═══ ENTRIES PROVIDED ═══

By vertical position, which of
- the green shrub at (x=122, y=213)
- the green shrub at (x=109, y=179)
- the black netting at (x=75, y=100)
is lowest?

═══

Present every line of the entries above as a numbered list, leaving out any blank lines.

WRITTEN REPLY:
1. By vertical position, which of
2. - the green shrub at (x=122, y=213)
3. - the green shrub at (x=109, y=179)
4. - the black netting at (x=75, y=100)
5. is lowest?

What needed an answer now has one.